Plusieurs personnes m’ont dit que la prison leur avait fait du bien et qu’ils en étaient sortis plus en forme. Ces personnes faisaient le party un peu trop dehors et profitaient de leur séjour pour se sevrer de tout l’alcool ou la drogue qu’ils prenaient. Ils faisaient de l’exercice et mangeaient bien. C’est sûr que faire ça un an ne peut que faire du bien pour la santé.
C’est quand ça dure des années et plus que ça devient difficile pour le corps et l’esprit. Et lorsque tu as un paquet de problèmes à régler, qu’on te transfère d’une prison à une autre en te menant nu et que à chaque fois tout est à recommencer, c’est encore plus difficile. Quand tu fais de ton mieux pour t’en sortir et que pendant des années on te répond des niaiseries. Tout ça ça use.
En plus, on ne peut pas dire que j’ai reçu les mêmes soins de santé que si j’étais resté hors de prison.
Ça m’amène à un autre sujet que j’ai peut-être déjà abordé.

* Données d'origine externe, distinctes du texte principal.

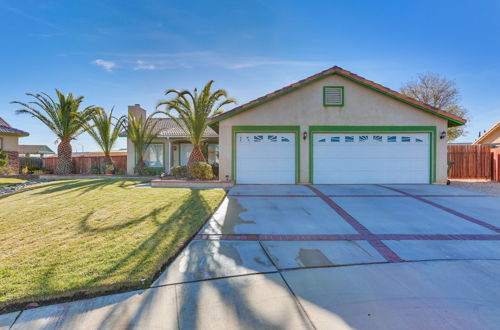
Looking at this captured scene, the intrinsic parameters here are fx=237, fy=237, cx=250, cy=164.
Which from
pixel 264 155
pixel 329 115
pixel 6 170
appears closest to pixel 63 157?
pixel 6 170

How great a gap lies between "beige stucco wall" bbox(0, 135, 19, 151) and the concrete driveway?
23789 millimetres

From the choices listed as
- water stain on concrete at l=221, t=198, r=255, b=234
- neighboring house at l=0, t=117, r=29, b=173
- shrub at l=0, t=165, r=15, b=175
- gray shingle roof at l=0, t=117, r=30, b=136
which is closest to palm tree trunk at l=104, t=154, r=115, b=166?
shrub at l=0, t=165, r=15, b=175

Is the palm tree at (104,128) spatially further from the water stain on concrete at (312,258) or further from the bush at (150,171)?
the water stain on concrete at (312,258)

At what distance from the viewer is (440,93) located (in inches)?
923

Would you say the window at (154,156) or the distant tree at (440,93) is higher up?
the distant tree at (440,93)

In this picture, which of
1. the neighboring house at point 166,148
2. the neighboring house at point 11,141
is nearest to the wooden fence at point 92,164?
the neighboring house at point 166,148

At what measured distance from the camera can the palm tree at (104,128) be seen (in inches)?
651

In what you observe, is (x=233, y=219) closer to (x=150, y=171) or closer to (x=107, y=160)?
(x=150, y=171)

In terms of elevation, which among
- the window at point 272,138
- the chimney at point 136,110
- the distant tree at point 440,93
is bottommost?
the window at point 272,138

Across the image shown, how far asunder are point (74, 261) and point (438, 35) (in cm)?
1738

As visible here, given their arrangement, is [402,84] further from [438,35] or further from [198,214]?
[198,214]

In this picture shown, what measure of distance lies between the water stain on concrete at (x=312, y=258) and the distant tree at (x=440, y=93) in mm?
26401

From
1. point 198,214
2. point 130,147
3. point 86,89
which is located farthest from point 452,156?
point 86,89

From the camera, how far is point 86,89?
1639 cm
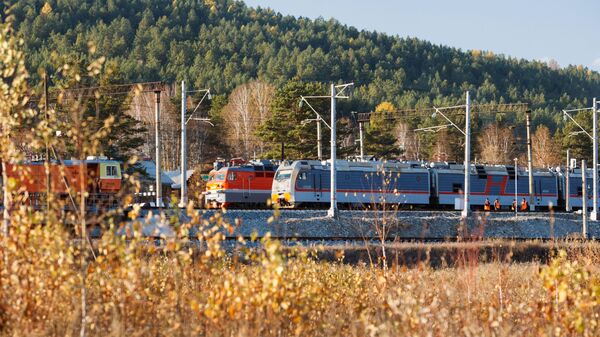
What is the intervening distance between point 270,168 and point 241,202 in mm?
2787

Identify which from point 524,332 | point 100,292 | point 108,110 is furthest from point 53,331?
point 108,110

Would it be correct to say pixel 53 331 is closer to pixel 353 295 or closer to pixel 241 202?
A: pixel 353 295

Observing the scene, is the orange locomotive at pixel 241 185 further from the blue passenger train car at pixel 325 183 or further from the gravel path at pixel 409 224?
the gravel path at pixel 409 224

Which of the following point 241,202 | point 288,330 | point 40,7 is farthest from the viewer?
point 40,7

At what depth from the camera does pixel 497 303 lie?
15.8m

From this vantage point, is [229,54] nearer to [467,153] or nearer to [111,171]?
[111,171]

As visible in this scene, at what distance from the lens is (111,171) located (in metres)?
46.2

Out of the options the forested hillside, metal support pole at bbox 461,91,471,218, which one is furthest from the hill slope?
metal support pole at bbox 461,91,471,218

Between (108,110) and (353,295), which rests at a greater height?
(108,110)

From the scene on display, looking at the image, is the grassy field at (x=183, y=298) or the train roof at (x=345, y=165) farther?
the train roof at (x=345, y=165)

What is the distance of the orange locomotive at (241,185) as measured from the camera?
4738 centimetres

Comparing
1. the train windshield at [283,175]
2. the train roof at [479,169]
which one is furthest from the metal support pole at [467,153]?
the train windshield at [283,175]

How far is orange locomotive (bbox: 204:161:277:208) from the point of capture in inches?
1865

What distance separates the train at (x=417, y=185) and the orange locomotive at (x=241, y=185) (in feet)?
7.09
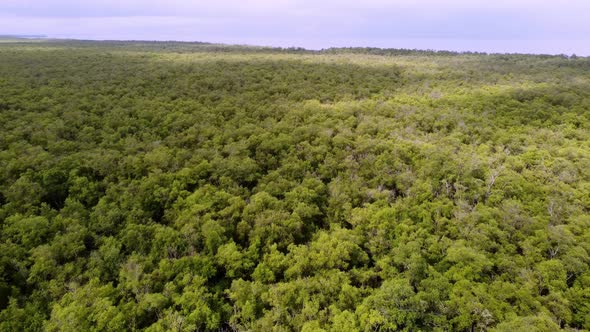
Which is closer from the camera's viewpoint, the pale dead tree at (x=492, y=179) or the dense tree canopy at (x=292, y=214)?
the dense tree canopy at (x=292, y=214)

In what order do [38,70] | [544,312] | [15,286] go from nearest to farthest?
[544,312], [15,286], [38,70]

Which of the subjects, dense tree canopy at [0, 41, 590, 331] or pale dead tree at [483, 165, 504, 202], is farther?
pale dead tree at [483, 165, 504, 202]

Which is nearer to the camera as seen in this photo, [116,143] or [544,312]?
[544,312]

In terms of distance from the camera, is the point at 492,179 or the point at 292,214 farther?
the point at 492,179

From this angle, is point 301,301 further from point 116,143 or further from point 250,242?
point 116,143

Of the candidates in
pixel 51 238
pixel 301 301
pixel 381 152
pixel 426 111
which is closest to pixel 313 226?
pixel 301 301

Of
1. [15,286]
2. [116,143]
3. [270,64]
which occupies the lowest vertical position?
[15,286]

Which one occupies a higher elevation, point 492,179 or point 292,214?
point 492,179

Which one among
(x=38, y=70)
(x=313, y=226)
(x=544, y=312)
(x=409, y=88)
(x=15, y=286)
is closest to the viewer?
(x=544, y=312)
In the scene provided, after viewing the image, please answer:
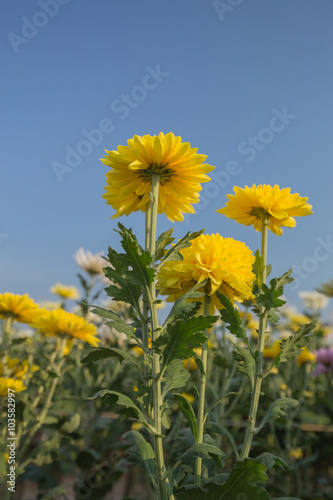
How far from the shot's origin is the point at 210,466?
3.45 ft

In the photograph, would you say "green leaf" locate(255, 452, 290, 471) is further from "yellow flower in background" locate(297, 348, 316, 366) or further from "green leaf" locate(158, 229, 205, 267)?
"yellow flower in background" locate(297, 348, 316, 366)

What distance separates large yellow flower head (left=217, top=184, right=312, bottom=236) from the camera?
3.76 ft

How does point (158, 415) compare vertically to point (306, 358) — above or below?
below

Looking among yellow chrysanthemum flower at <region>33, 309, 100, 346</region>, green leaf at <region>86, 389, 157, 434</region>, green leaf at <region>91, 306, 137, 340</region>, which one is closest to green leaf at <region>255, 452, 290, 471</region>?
green leaf at <region>86, 389, 157, 434</region>

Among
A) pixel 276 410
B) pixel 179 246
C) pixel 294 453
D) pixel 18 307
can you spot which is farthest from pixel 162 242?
pixel 294 453

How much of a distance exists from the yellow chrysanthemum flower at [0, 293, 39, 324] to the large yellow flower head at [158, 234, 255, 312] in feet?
4.37

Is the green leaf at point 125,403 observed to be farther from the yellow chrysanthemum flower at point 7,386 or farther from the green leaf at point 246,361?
the yellow chrysanthemum flower at point 7,386

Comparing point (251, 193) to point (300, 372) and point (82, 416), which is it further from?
point (300, 372)

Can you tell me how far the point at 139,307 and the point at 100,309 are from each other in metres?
0.09

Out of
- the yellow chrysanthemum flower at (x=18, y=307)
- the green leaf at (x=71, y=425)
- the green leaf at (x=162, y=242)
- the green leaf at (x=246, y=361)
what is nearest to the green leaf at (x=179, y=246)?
the green leaf at (x=162, y=242)

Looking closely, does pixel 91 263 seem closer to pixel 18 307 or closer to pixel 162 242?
pixel 18 307

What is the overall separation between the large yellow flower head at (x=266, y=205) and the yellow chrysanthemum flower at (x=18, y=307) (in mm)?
1352

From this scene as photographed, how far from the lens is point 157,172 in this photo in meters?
1.00

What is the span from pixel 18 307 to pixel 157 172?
1.47 meters
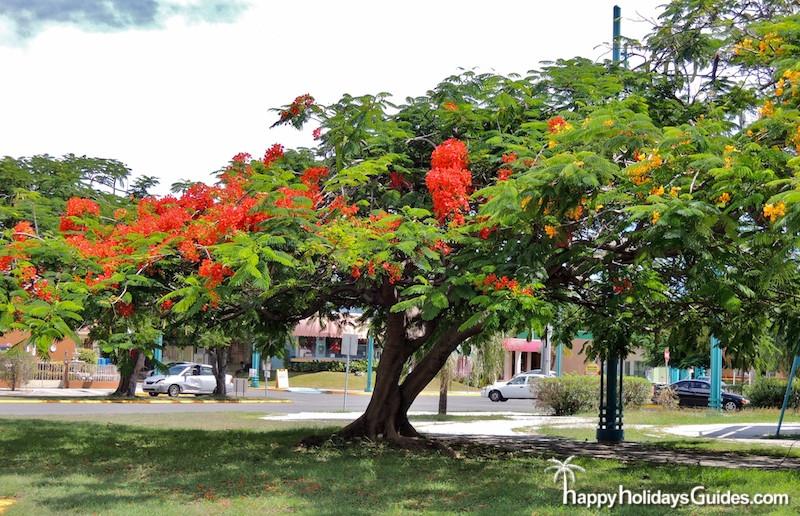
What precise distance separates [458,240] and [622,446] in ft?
29.5

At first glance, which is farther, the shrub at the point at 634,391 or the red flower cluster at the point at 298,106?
the shrub at the point at 634,391

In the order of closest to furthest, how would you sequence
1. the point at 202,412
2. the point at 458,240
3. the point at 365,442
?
1. the point at 458,240
2. the point at 365,442
3. the point at 202,412

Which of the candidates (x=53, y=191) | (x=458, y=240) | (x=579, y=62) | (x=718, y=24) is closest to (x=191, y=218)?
(x=458, y=240)

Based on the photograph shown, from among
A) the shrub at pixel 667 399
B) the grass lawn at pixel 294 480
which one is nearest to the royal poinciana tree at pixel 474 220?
the grass lawn at pixel 294 480

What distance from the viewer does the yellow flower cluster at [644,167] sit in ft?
29.3

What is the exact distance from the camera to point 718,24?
12172mm

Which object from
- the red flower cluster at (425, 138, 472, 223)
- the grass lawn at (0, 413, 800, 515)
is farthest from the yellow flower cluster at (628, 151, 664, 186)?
the grass lawn at (0, 413, 800, 515)

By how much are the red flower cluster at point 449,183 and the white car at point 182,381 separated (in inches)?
1022

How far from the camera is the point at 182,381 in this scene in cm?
3669

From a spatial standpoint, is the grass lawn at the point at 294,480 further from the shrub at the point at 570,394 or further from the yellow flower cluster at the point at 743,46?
the shrub at the point at 570,394

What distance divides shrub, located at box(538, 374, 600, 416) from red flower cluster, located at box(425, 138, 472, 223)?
1934 cm

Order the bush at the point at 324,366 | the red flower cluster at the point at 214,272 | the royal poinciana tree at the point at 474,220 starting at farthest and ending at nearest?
the bush at the point at 324,366 → the red flower cluster at the point at 214,272 → the royal poinciana tree at the point at 474,220

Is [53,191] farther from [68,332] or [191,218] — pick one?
[68,332]

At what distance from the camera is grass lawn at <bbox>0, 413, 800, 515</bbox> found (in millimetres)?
9438
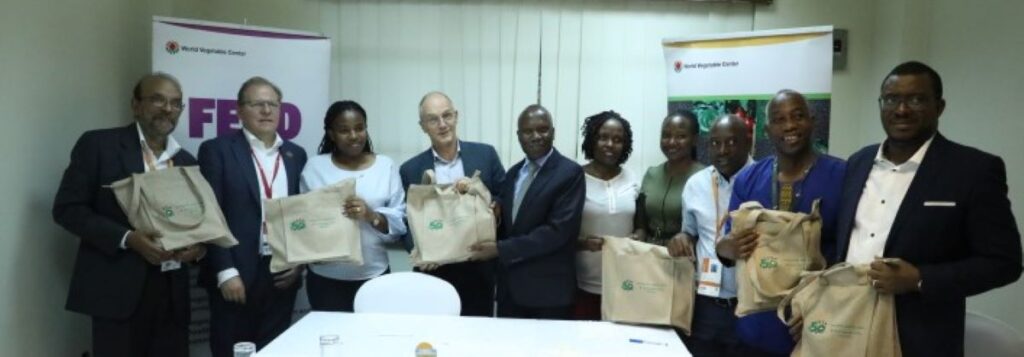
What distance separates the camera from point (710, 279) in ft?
9.24

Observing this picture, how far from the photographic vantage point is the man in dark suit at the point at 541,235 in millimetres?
3012

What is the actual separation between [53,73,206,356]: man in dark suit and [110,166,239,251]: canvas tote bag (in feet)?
0.21

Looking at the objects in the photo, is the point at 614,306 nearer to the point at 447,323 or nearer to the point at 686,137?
the point at 447,323

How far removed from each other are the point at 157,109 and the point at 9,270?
962 millimetres

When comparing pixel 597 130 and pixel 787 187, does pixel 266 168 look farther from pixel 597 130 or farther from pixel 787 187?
pixel 787 187

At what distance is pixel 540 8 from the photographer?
4609 millimetres

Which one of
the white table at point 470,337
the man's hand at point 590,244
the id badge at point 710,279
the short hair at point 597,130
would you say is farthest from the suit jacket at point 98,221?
the id badge at point 710,279

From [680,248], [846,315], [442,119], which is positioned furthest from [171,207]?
[846,315]

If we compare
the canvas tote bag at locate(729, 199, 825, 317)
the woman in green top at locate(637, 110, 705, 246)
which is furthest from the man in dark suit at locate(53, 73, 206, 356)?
the canvas tote bag at locate(729, 199, 825, 317)

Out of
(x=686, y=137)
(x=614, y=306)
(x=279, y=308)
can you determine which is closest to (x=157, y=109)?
(x=279, y=308)

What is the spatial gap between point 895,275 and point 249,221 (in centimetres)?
258

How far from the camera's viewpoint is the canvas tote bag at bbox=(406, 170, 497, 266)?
9.68 feet

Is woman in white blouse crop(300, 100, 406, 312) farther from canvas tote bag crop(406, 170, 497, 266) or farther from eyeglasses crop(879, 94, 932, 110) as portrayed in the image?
eyeglasses crop(879, 94, 932, 110)

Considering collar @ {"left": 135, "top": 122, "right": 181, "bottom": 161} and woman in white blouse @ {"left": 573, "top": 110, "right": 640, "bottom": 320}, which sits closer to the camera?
collar @ {"left": 135, "top": 122, "right": 181, "bottom": 161}
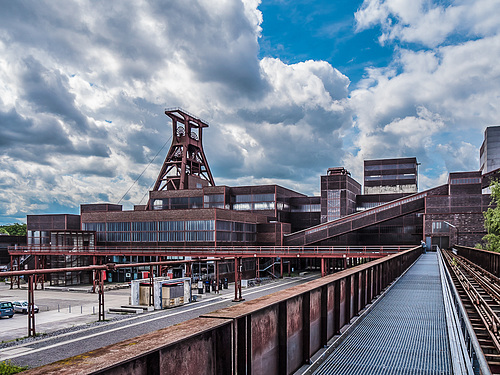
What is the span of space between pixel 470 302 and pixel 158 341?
15077 millimetres

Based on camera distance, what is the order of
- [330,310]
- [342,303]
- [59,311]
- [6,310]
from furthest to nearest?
[59,311], [6,310], [342,303], [330,310]

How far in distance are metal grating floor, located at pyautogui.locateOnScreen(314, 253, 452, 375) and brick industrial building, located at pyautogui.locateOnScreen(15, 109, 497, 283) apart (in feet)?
144

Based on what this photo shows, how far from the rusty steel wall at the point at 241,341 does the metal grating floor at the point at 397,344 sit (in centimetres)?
53

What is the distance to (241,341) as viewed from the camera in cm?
489

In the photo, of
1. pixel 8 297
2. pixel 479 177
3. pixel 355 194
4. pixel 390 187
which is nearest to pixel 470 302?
pixel 8 297

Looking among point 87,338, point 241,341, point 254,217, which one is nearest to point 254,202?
point 254,217

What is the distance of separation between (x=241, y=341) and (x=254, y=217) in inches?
2363

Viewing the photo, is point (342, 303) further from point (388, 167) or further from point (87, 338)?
point (388, 167)

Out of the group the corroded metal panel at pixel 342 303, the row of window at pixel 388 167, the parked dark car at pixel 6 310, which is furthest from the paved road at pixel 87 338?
the row of window at pixel 388 167

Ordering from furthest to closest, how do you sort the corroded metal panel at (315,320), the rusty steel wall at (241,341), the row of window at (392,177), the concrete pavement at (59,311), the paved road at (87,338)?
the row of window at (392,177) → the concrete pavement at (59,311) → the paved road at (87,338) → the corroded metal panel at (315,320) → the rusty steel wall at (241,341)

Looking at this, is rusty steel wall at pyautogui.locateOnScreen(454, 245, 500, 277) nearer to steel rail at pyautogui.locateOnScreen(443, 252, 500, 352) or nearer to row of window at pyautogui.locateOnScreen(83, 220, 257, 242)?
steel rail at pyautogui.locateOnScreen(443, 252, 500, 352)

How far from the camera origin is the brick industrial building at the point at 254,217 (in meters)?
56.4

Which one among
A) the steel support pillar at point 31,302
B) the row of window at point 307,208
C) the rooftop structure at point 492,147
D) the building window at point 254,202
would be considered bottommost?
the steel support pillar at point 31,302

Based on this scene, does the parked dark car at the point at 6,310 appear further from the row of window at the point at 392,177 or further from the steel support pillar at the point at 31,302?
the row of window at the point at 392,177
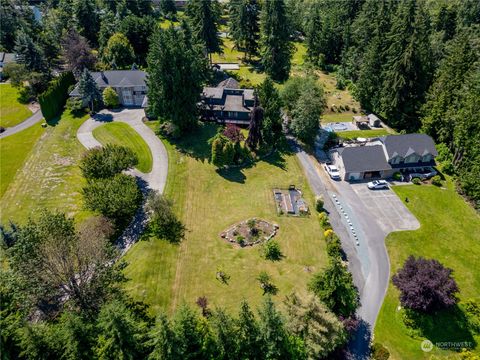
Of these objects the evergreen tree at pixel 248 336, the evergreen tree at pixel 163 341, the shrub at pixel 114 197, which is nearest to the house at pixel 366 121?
→ the shrub at pixel 114 197

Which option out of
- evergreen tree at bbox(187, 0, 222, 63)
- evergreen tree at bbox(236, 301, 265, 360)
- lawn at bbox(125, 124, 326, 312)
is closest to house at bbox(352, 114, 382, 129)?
lawn at bbox(125, 124, 326, 312)

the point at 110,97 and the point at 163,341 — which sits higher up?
the point at 110,97

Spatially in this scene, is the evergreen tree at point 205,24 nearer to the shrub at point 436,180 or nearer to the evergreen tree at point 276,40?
the evergreen tree at point 276,40

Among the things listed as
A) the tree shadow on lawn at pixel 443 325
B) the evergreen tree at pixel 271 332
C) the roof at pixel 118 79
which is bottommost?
the tree shadow on lawn at pixel 443 325

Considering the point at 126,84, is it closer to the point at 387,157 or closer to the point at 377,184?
the point at 377,184

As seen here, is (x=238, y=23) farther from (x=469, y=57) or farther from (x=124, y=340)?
(x=124, y=340)

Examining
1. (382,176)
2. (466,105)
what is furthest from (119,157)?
(466,105)

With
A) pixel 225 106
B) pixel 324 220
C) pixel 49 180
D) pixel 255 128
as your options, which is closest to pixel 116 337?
pixel 324 220
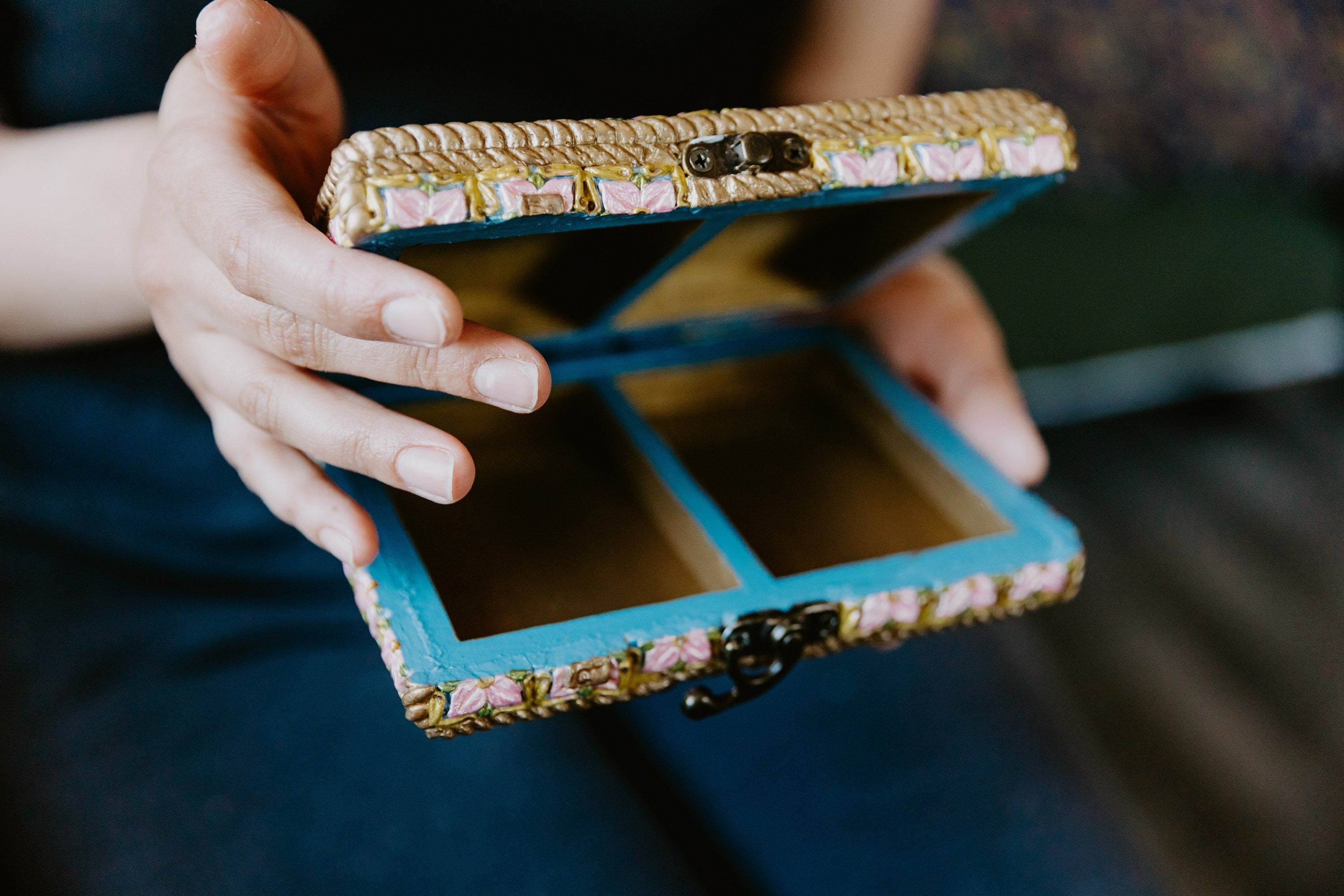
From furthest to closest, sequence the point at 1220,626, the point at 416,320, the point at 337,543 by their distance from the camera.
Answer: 1. the point at 1220,626
2. the point at 337,543
3. the point at 416,320

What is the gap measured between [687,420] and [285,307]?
367 mm

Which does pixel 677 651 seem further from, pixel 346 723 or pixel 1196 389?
pixel 1196 389

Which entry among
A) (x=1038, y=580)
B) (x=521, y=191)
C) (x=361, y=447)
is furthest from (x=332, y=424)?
(x=1038, y=580)

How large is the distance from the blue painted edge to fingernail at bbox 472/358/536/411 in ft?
0.37

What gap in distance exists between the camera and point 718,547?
517mm

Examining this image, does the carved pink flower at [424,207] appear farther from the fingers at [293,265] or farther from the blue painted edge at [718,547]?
the blue painted edge at [718,547]

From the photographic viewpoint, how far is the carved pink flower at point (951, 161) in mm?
449

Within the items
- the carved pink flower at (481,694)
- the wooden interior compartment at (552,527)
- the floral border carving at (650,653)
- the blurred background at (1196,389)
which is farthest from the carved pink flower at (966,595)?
the blurred background at (1196,389)

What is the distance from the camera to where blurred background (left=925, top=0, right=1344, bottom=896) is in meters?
0.92

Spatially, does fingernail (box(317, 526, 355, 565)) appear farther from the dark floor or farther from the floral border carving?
the dark floor

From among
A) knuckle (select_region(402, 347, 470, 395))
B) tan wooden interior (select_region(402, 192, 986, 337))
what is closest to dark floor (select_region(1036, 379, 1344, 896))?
tan wooden interior (select_region(402, 192, 986, 337))

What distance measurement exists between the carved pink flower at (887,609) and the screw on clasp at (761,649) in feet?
0.07

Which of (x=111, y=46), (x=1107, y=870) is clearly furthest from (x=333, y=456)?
(x=1107, y=870)

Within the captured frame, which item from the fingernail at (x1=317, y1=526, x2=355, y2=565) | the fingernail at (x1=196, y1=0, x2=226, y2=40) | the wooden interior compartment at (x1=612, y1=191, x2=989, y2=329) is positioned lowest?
the fingernail at (x1=317, y1=526, x2=355, y2=565)
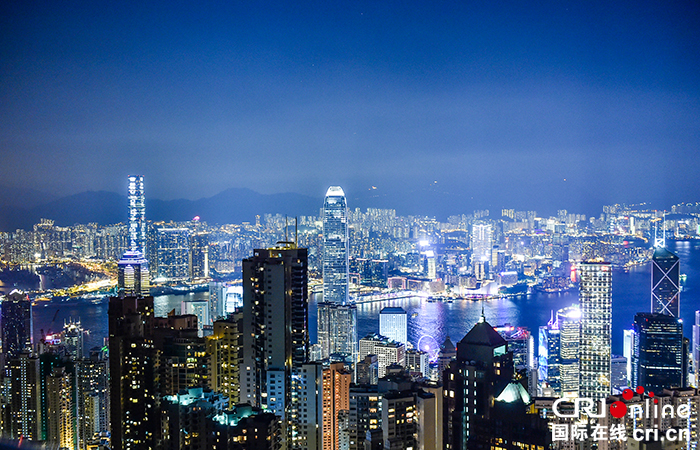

Je me souviens d’avoir reçu des lettres du gouvernement et d’avoir dit à mes « collègues » : « pourquoi ils ne m’envoient pas une arme à feu s’ils veulent me tuer? » Comment ne pas être affecté quand tu te bats pendant un mois à envoyer des lettres partout pour éviter qu’on vende le peu qu’il te reste dans le monde et qu’on finit par te répondre : « on s’est trompé, c’est à tel autre endroit qu’il fallait que tu envoies tes lettres. Il est trop tard maintenant, l’encan est demain matin ».
Mais lorsqu’on t’enlève tout et que tu n’as plus d’espoir, ça soulage. Soudain tout devient plus clair. La peur ne t’obscurcit plus l’esprit. Quand on ne peut plus rien te prendre et qu’il ne te reste plus que qui tu es. On ne peut plus te définir par ce que tu fais ou ce que tu possèdes mais par ton essence même.
C’est là que j’ai compris que c’était ça ma priorité. Trouver qui j’étais.
Lorsque j’étais plus jeune j’ai eu une entreprise à Thetford Mines où je faisais la vente d’ordinateurs. Un médecin était venu acheter un ordinateur et il m’expliquait que sa femme aussi était médecin et qu’ils avaient une clinique dans un petit village. Il m’a raconté que ce serait très facile de travailler beaucoup en prévoyant des tests pour tout et en demandant aux patients de revenir pour n’importe quelle raison. Il a continué en disant que si un médecin peut avoir beaucoup d’argent en travaillant beaucoup, eux avaient compris qu’un médecin peut gagner assez en travaillant peu.
Je n’ai jamais oublié ce qu’il m’a dit. La folie de la vie m’a empêché de vraiment y penser mais je me promets bien de ne pas l’oublier dans le futur.
Je n’ai pas d’enfants qui comptent sur moi financièrement. Je n’ai pas de paiements de maison, voiture etc. Je mets de la nourriture sur la table et un toit sur ma tête et c’est suffisant (et une connexion Internet!) Tout ça ne me coûte presque rien. Je ne veux pas m’étourdir au point d’oublier qui je suis et où je vais.
C’est quelque chose que j’essaie de me rappeler. Ne pas amasser de bien matériel car on en devient prisonnier. On devient aussi prisonnier d’un emploi qu’on n’aime peut-être pas car on a des obligations. Et être prisonnier est la dernière chose que je veux pour moi.